Die Menschen sollten Informationen hinterfragen und nicht einfach hinnehmen. Das sei allerdings nicht einfach, gibt McNamee zu. "Wenn man etwas oft genug betont, glauben es die Leute." Der US-amerikanische Präsident George W. Bush etwa habe beim EU-USA-Gipfel Mitte Juni in Wien ständig wiederholt, wie großzügig die USA in Bezug auf humanitäre Hilfe in Afrika seien. "Viele Medien haben darüber berichtet, niemand hat daran gezweifelt, obwohl es eine Lüge ist." Häufig fehle auch schlichtweg die Zeit, um alle Informationen zu verifizieren: "Innerhalb eines straffen Zeitrahmens ist das unmöglich."

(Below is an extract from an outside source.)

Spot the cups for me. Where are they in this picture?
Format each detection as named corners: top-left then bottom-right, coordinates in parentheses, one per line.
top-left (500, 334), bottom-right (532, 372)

Ausweg "Citizen Journalism"

Einen Ausweg könne eventuell der "Citizen Journalism", beispielsweise durch Weblogs, darstellen. "Das Internet ist gut, um Informationen zu verbreiten, aber es kann dennoch beeinflusst und zensuriert werden", meint Autor Dadge. "Politiker wollen keine Fragen von Journalisten beantworten, aber wenn der Bürger direkt fragt, bekommt er vielleicht Auskunft", zeigte er sich dennoch optimistisch. (APA)

Die Veranstaltung fand in Zusammenarbeit des Renner-Instituts, der politischen Akademie der österreichischen Sozialdemokratie und der "Democrats Abroad Austria", einer offiziellen Organisation in der US-amerikanischen Demokraten in Österreich, statt.